> _GOAL OF THE EXERCISE_
From the listing below, copy every line with the word "category".
☆ ☆ ☆
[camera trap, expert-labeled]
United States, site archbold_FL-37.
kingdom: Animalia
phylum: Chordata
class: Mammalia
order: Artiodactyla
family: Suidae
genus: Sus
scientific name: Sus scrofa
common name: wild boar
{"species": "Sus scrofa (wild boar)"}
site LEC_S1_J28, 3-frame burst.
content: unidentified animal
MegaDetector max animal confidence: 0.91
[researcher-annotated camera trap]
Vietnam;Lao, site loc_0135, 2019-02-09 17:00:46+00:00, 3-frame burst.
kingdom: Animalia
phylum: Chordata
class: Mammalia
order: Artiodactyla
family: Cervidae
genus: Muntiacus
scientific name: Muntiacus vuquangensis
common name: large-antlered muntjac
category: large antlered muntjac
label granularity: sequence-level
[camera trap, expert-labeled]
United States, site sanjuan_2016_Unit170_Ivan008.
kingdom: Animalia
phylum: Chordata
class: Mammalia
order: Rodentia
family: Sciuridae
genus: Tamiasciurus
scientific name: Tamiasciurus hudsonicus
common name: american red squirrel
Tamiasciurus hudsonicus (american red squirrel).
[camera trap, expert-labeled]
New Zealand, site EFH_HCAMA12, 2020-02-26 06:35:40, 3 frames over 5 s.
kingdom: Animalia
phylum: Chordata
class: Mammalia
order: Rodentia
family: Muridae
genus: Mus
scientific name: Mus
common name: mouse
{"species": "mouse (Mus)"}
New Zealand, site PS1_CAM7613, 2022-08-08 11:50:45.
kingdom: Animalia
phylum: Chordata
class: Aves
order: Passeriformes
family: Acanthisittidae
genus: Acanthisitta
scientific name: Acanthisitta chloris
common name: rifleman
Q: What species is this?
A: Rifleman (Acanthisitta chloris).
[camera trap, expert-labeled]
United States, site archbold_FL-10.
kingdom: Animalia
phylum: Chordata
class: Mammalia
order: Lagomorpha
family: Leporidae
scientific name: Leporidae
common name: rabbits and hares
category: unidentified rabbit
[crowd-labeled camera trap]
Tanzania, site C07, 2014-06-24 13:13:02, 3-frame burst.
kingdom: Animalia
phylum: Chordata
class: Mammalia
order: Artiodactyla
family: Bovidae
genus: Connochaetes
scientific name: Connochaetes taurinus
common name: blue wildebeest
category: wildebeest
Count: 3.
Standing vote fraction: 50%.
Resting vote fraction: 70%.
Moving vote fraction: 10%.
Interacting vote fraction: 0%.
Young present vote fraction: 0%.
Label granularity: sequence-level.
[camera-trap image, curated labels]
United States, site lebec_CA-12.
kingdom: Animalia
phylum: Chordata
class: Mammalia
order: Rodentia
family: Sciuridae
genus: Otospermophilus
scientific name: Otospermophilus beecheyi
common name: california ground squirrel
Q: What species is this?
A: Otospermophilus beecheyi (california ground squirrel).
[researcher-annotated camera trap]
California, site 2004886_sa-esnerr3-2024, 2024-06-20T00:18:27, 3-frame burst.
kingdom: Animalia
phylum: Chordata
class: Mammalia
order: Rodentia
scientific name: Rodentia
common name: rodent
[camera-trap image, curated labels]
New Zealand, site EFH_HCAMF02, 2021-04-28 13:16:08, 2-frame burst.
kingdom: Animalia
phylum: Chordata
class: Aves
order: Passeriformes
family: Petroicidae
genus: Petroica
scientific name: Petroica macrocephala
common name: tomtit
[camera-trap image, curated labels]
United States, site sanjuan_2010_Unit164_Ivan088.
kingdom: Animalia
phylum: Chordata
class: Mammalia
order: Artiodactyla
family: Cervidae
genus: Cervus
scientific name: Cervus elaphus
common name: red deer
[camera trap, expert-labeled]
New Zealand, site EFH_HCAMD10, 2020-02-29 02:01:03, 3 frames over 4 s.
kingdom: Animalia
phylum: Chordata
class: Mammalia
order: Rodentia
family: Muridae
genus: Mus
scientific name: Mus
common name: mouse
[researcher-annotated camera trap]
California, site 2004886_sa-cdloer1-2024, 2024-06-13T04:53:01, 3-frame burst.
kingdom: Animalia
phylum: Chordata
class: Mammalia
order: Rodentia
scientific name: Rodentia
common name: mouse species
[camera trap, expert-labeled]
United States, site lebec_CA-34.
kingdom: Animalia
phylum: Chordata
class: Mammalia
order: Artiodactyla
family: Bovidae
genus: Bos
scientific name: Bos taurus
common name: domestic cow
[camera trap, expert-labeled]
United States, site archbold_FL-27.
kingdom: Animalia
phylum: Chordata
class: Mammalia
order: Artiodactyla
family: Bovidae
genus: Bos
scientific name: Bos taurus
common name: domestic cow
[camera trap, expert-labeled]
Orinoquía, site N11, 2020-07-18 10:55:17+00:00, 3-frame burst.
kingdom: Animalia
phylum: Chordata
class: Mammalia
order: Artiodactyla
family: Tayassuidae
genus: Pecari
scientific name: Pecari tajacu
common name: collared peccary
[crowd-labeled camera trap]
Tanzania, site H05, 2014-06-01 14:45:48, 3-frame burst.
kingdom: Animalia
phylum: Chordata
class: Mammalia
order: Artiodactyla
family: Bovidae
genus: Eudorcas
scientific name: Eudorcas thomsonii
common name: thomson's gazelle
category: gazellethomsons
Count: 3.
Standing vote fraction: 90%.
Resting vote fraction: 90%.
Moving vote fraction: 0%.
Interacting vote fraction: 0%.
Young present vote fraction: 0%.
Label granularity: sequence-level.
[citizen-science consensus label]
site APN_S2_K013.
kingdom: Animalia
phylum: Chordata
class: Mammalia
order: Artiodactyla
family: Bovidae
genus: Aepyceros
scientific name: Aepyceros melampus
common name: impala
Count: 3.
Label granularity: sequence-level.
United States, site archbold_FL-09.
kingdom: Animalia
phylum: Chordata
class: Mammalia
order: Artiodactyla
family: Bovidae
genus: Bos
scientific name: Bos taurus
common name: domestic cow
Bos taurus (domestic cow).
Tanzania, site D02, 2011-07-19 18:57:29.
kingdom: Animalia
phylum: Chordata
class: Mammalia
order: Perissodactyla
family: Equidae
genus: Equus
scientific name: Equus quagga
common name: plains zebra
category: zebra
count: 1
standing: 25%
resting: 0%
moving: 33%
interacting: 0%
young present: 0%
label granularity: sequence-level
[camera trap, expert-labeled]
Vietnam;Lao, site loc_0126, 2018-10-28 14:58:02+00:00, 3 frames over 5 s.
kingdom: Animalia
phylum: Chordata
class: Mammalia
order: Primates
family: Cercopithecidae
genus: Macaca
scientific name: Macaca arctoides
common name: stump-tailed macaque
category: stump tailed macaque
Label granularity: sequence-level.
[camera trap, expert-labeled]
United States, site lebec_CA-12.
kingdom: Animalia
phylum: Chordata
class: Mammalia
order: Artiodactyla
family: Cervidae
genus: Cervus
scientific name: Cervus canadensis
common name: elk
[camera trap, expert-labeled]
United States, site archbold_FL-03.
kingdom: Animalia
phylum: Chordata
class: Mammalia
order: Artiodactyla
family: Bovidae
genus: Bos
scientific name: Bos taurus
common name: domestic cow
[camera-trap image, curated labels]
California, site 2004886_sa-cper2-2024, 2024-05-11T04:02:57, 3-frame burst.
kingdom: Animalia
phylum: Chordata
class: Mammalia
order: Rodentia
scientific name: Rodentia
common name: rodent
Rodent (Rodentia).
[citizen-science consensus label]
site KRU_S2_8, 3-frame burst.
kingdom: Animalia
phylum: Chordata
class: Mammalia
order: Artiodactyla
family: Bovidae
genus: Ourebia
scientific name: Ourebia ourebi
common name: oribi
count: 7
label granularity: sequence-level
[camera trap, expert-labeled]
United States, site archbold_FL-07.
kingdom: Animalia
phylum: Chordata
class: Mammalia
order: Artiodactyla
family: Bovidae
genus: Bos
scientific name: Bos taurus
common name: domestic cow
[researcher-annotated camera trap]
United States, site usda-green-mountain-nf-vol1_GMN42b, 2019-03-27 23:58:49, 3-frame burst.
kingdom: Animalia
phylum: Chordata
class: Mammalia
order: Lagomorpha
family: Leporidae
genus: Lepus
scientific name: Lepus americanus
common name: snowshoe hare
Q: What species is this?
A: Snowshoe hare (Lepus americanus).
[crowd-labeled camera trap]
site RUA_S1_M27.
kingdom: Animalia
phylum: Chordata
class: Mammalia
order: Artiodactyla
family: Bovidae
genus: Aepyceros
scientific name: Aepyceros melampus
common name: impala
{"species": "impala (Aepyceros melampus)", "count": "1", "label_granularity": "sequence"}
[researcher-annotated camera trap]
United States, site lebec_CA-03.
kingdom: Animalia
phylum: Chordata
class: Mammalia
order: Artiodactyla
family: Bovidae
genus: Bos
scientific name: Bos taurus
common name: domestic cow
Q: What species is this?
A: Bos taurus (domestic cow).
☆ ☆ ☆
> _ANSWER TO THE EXERCISE_
category: large antlered muntjac
category: unidentified rabbit
category: wildebeest
category: gazellethomsons
category: zebra
category: stump tailed macaque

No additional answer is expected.